片刻之後,門開了,門後面仍是小石那張笑容可掬的臉。小石的平靜和從容,使他也略略平靜了些。跟著小石進了屋內,他東張西望地打量這間屋子,果然跟他的房間布局擺設相差無幾,一樣的家具,一色的顏色。很快,他就把註意力收了回來,到處尋找著楊輕舟的身影,然而,屋內沒有楊輕舟,屋內只有張茂煜。

張茂煜正坐在沙發上,手中端著杯紅酒,漫不經心地輕晃著。他朝韓雁行招了招手,“你好。韓醫生,請過來坐吧。輕舟在洗澡,一會兒才能出來。”

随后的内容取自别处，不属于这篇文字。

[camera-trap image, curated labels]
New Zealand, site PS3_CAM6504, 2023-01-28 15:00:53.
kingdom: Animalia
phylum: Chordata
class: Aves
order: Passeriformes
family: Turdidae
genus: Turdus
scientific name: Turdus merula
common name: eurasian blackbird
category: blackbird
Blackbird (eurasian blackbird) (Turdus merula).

他指指一旁的單人沙發,示意韓雁行坐過去。那樣子有些輕佻,仿佛跟韓雁行十分稔熟。韓雁一向很怕自來熟的人,加之上午跟張茂煜的不快,因此,韓雁行神色頗為淡薄。他提著藥箱踱了過去,坐在了沙發上。

“要來一杯嗎?”張茂煜晃晃手中的酒杯。

“不用,謝謝!”韓雁行有點嚴肅地拒絕了。

張茂煜笑了笑,啜了一口紅酒,“不好意思,深更半夜地把你吵醒,打擾了你的美夢。”

韓雁行緊抿著嘴強笑,寥寥地答:“沒關系。”然而,心裏卻在想,這話還像話。

張茂煜啜了一口紅酒,一雙眼睛從杯子上偷偷地打量韓雁行,又轉而問:“聽說輕舟的抑郁是被你治好的?”口氣仍是輕佻的,仿佛這是件非常不足為道的小事。

韓雁行心裏一陣厭惡。他們才剛剛認識,此人說話就夾槍帶棒,有意給他難堪。他到底是什麽意思?他究竟想幹什麽?他凜然地瞪著他,回敬他一句:“可以這麽說。”

張茂煜的眼底閃過一瞬的訝異,顯然是沒想到韓雁行會這麽說。他笑了笑,又問:“那輕舟的腰傷你怎麽沒給他治好?”

韓雁行的臉頓時紅了,神情有些狼狽。原來是這樣!原來他針對他就是因為他沒治好楊輕舟的腰傷!韓雁行恍然大悟。然而,他卻無言以對,他該怎麽解釋呢?那是段非常混亂蒙昧的歷史,楊輕舟的腰傷沒能痊愈並不是他的責任,卻跟又他脫不了幹系。他實在不知道解釋。

張茂煜臉上露出勝利的微笑,“聽說韓醫生的醫術非常精湛,遠近聞名,有很多慕名前去找你醫治的人,輕舟的腰傷並不是什麽疑難雜癥,韓醫生怎麽就沒給他治好呢?”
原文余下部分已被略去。